We’re completely transparent: the NLI scorer alone is *not SOTA* (66.2% balanced acc on LLM-AggreFact 29k samples — see full table vs MiniCheck/Bespoke/HHEM in the repo). The value is the live system: NLI + user KB + actual streaming halt that no one else ships today.

Full end-to-end comparisons vs. LLM-as-judge in streaming setups are next on the roadmap (happy to run them on any dataset you care about).

Have you tried frontier self-critique in real streaming agents?

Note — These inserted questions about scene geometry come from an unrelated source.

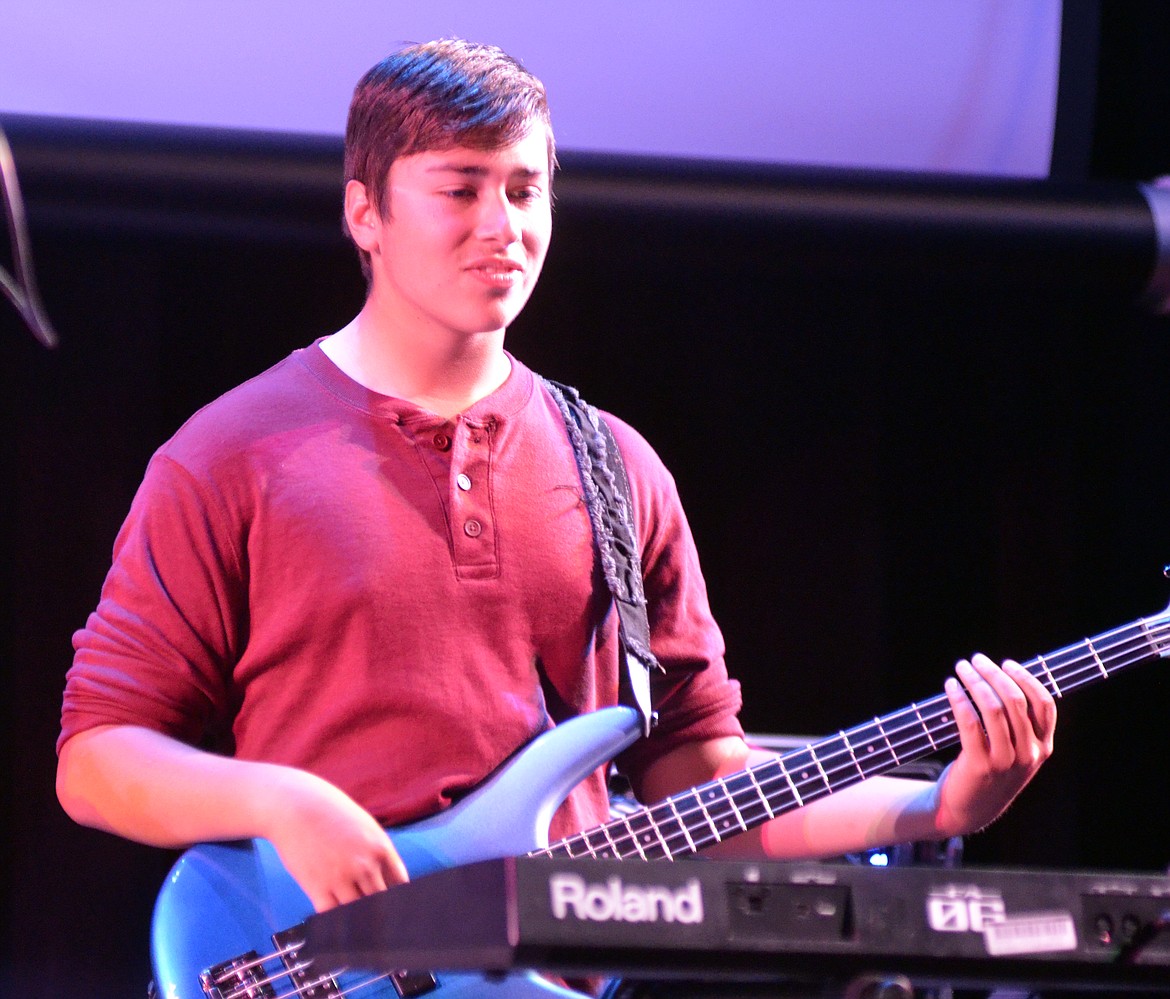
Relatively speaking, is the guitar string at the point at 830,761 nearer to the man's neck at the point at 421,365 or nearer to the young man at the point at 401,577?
the young man at the point at 401,577

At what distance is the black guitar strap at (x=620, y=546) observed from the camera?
193 cm

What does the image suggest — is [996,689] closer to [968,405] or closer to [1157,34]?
[968,405]

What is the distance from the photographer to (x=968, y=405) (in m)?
3.53

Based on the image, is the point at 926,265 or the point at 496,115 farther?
the point at 926,265

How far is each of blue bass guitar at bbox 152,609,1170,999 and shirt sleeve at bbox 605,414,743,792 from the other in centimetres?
17

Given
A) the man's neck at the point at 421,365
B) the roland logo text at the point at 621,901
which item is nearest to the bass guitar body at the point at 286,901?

What broke for you?

Repo benchmarks: https://github.com/anulum/director-ai#benchmarks

soletta|4 days ago

I should have been clearer. I'm not talking about making a separate call to the model to ask it to check itself. Any given model essentially is already watching for contradictions all the time as it is generating its output tokens. Frontier models like Claude Opus 4.6 are already exceptionally good at not contradicting themselves as they go. As for not having an external fact base - you could in principle insert content ephemerally into the context that is relevant to the task at hand, though doing this without killing modern prompt caching schemes is challenging.

I saw your benchmarks, what I was asking for is benchmarks of the full system (LLM + the NLI model) vs a frontier LLM on its own. Its fine if you didn't do them, but I think it hurts your case.